Depending on the level of password manager you go for, almost all are able to support you when it comes to two-factor authentication. This term refers to the now common anti-cyber attack practice of asking for both a username/password combo plus an additional piece of information which has been previously supplied by the user. Often these are simple enough (birthday, favourite pet, first school etc) but it is both quicker and easier if there is something embedded within your computer or browser which can autofill these tiresome forms. Your password manager itself will also be protected in this way.
But how exactly do password managers work? Well, most install as a browser plug-in, a piece of software which runs alongside your usual Internet service provider without you really knowing it’s there. The only time you’ll notice it to begin with is when you enter your username and password details on a site and a pop-up from the plug-in will offer to save the information. By clicking yes, this login is stored for future reference so the next time you return to the same page, your password manager can autocomplete the information for you. If there is two-factor authentication, they can also quickly complete this security step too. All good password managers protect themselves and all of their information from cyber attacks through complex encryptions and high IT security settings so you needn’t worry about someone getting their hands on every single one of your passwords.

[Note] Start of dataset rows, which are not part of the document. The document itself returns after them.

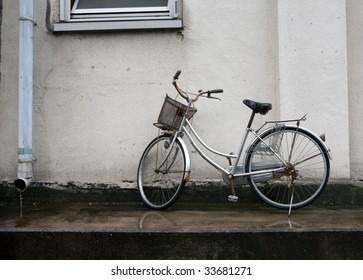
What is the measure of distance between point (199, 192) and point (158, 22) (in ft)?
6.68

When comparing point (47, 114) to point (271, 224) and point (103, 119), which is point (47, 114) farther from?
point (271, 224)

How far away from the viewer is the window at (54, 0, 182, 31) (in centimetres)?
440

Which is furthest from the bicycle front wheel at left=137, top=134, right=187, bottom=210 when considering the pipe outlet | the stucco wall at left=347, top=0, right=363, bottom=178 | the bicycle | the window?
the stucco wall at left=347, top=0, right=363, bottom=178

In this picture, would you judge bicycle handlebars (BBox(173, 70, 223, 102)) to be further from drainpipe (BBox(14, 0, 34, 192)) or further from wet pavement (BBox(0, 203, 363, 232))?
drainpipe (BBox(14, 0, 34, 192))

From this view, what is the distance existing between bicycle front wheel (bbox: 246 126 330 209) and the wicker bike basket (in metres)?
0.82

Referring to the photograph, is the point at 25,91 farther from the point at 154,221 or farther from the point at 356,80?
the point at 356,80

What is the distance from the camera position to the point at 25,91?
4.29 m

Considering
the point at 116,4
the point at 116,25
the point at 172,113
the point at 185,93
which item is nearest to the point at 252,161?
the point at 172,113

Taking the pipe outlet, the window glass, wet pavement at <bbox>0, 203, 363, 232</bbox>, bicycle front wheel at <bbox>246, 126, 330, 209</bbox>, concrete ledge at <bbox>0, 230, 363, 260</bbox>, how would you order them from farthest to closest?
the window glass < the pipe outlet < bicycle front wheel at <bbox>246, 126, 330, 209</bbox> < wet pavement at <bbox>0, 203, 363, 232</bbox> < concrete ledge at <bbox>0, 230, 363, 260</bbox>

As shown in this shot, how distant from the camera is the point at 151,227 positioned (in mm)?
3230

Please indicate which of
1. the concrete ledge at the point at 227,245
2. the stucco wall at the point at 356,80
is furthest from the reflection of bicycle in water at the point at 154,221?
the stucco wall at the point at 356,80

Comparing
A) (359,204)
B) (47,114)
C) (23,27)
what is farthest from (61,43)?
(359,204)

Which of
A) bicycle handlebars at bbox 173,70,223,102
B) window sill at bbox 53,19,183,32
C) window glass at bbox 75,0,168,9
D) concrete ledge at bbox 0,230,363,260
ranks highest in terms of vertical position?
window glass at bbox 75,0,168,9

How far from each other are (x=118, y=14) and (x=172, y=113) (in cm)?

It may take a little time to set up your new password manager because you will need to enter all of your existing passwords into the database. We would recommend as you do this you change your weaker (easy to remember/type/complete) passwords for more complex, code-defying ones. After all, it’s no longer your job to remember them so you can make them as convoluted and nonsensical as you like without fear of forgetting it next time you come to the site. In fact, most password managers include a password generator function so you don’t even need to come up with a string of random letters/number/symbols. Remember also to sync all of your devices together so your password manager can support you on your computer, tablet and mobile.
We could go through the vast number of great password managers available right now but there are already numerous articles doing exactly that. So we’re just going to share our single, best recommendation: LastPass. This is a browser extension which does literally everything you could want from a password manager, from two-factor authentication to syncing across all your devices, including your mobile phone. At only $12.00 per year it’s also one of the cheapest on the market at the moment. There is also a free, limited version available but we’d suggest a dollar per month is something most businesses can and should splash out on. From filling in web forms for you to automatically capturing and storing new passwords LastPass is a simple-to-use, competent piece of software which everyone should have in their lives to help defend against cyber attacks.